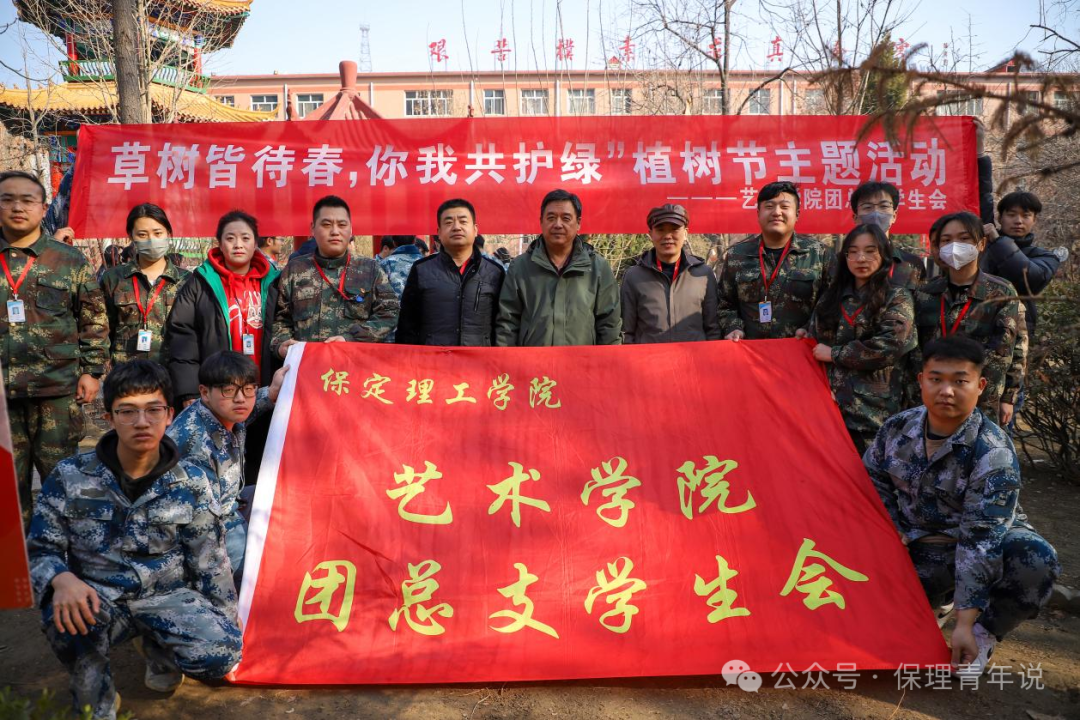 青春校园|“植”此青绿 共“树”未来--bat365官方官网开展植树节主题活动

--

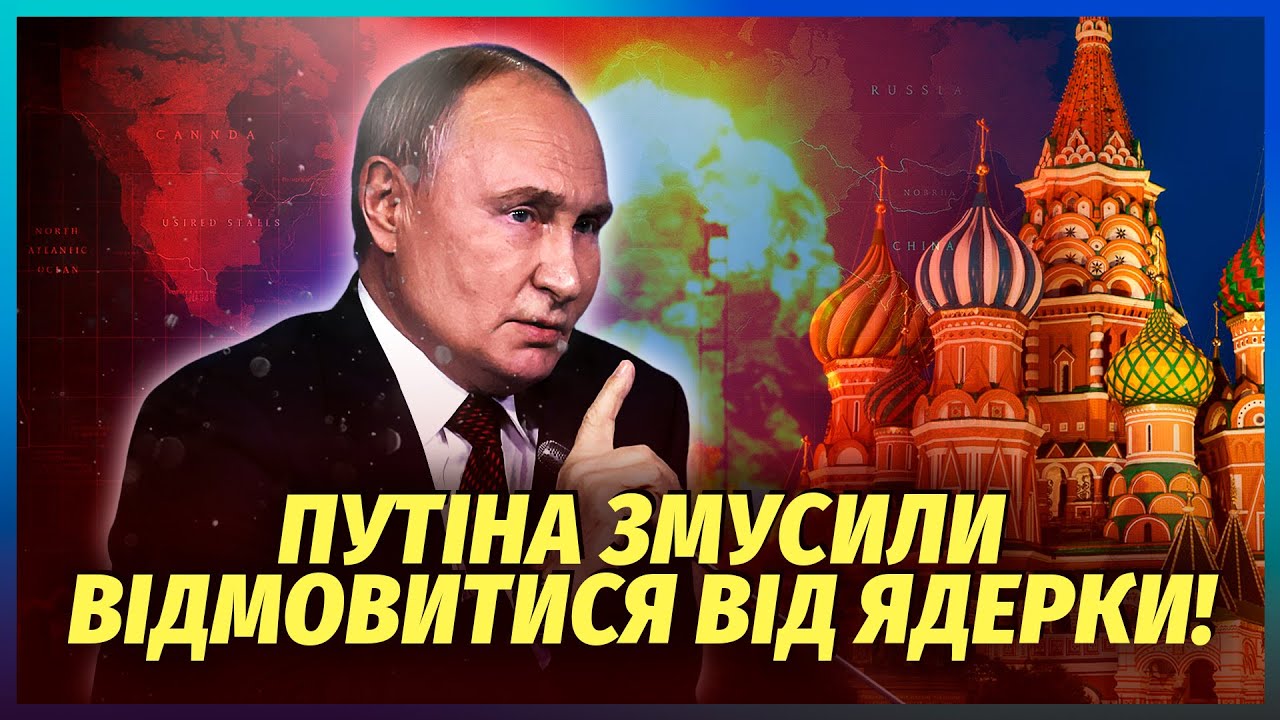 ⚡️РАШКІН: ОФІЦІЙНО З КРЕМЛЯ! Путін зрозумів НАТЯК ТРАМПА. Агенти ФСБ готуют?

==

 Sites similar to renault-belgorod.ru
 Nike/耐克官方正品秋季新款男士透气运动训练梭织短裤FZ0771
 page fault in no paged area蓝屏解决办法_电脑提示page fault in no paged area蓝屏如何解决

→ **INSTRUCTIONS FOR THE TASK**
Render the data from the line that contains "Sites similar to renault-belgorod.ru" through the line that contains "page fault in no paged area蓝屏解决办法_电脑提示page" as a Markdown table with the columns Number and Entry, leaving out any blank lines.

→ **REPLY TO THE TASK**
| Number | Entry |
|---|---|
| 1 |  Sites similar to renault-belgorod.ru |
| 2 |  Nike/耐克官方正品秋季新款男士透气运动训练梭织短裤FZ0771 |
| 3 |  page fault in no paged area蓝屏解决办法_电脑提示page fault in no paged area蓝屏如何解决 |